Verilen metin:
-----

“Tarih farklı halklar için farklı yönde gelişti. Ama bu, halkların genetik farklılığından dolayı değil; çevresel farklılıklardan dolayı gerçekleşti.” [1]
Toplumlar arası farklılıklar insanlık tarihinin başlangıcından bu yana görülen bir olgudur. Avcı-toplayıcılıktan tarıma geçiş, çeliğin kullanımı, verimli toprakların keşfi gibi birçok faktör, bazı toplumların uygarlaşmasını sağlarken bazılarının da geri kalmasına sebep olmuştur. Çevresel etmenlerin yol açtığı bu farklılık; iletişimin ve erişilebilirliğin olabildiğince kolaylaştığı bu dönemde ise, kimi zaman kapitalist düzenin bir sonucu, kimi zaman da politik oyunların bir ürünü olarak belirir. Yönetmenliğini Kleber Mendonça Filho’nun Juliano Dornelles’le birlikte üstlendiği Bacurau (2019), sosyal sınıf farkının belirgin olarak gözlemlendiği bir bölge olan Brezilya’nın kuzeydoğusunu, bürokrasinin kuraklaştırdığı toprakların distopik bir temsili olan Bacurau köyünü odağına alır.
Açılış sekansı izleyiciyi klasik Hollywood gerilim filmlerini andıran bir müzikle beraber uzayın derinliklerine götürür. Kadraj uzaydan Dünya’ya doğru inerken, gerilim müziği de yerini neşeli bir şarkıya bırakır. Issız, köhne ve bozuk bir yolda ilerleyen su tankerine kadar alçalır ve babaannesinin cenazesi için köyüne dönmekte olan Teresa’nın yolculuğuna eşlik eder.

-----

Aşağıdaki veriler:
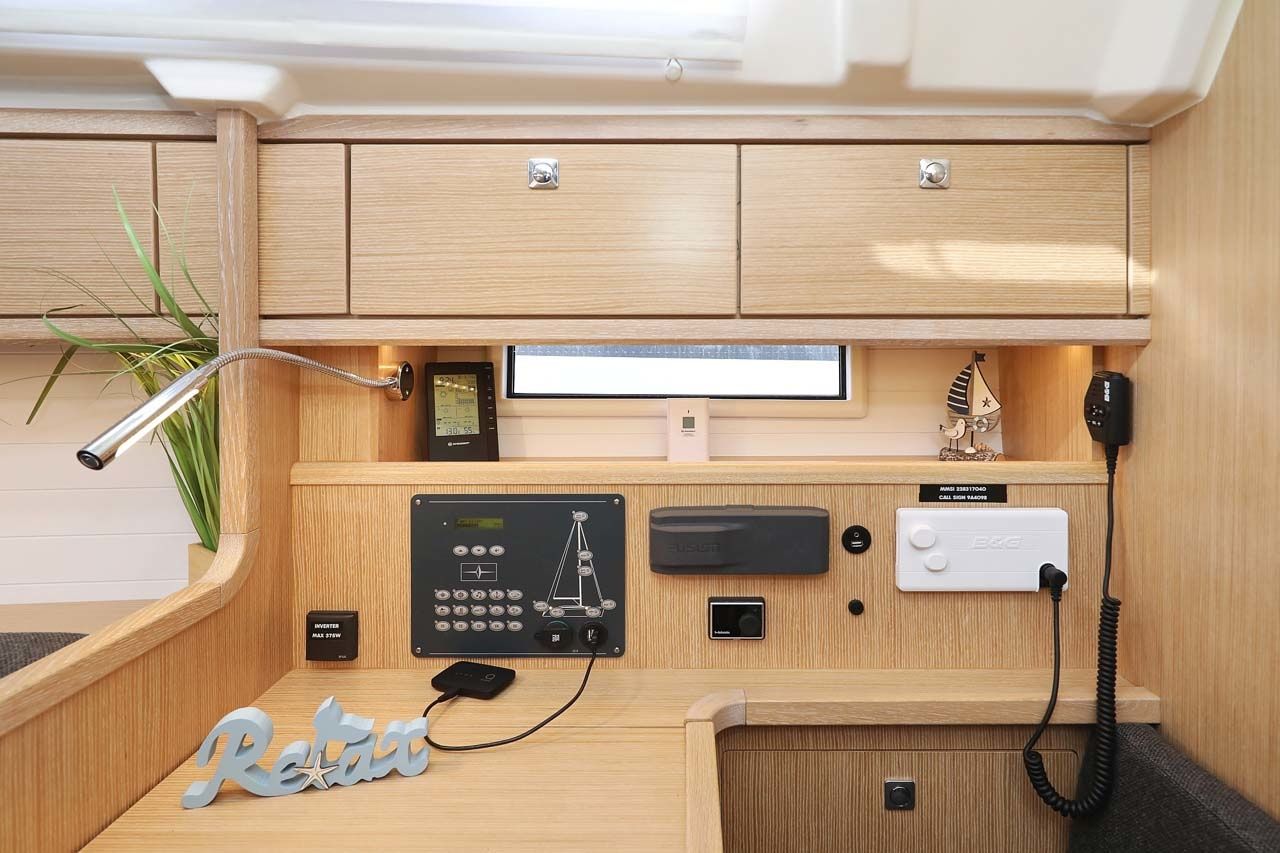 Bavaria Cruiser 41 | Anegada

-----

Alıştırma: Bacurau filmini ele alan metinde "Açılış sekansı izleyiciyi" sözcüklerini içeren yerle başlayıp "yolculuğuna eşlik eder." ile biten bölümü hiçbir değişiklik yapmadan tekrarla.

Yazılı yanıt:
Açılış sekansı izleyiciyi klasik Hollywood gerilim filmlerini andıran bir müzikle beraber uzayın derinliklerine götürür. Kadraj uzaydan Dünya’ya doğru inerken, gerilim müziği de yerini neşeli bir şarkıya bırakır. Issız, köhne ve bozuk bir yolda ilerleyen su tankerine kadar alçalır ve babaannesinin cenazesi için köyüne dönmekte olan Teresa’nın yolculuğuna eşlik eder.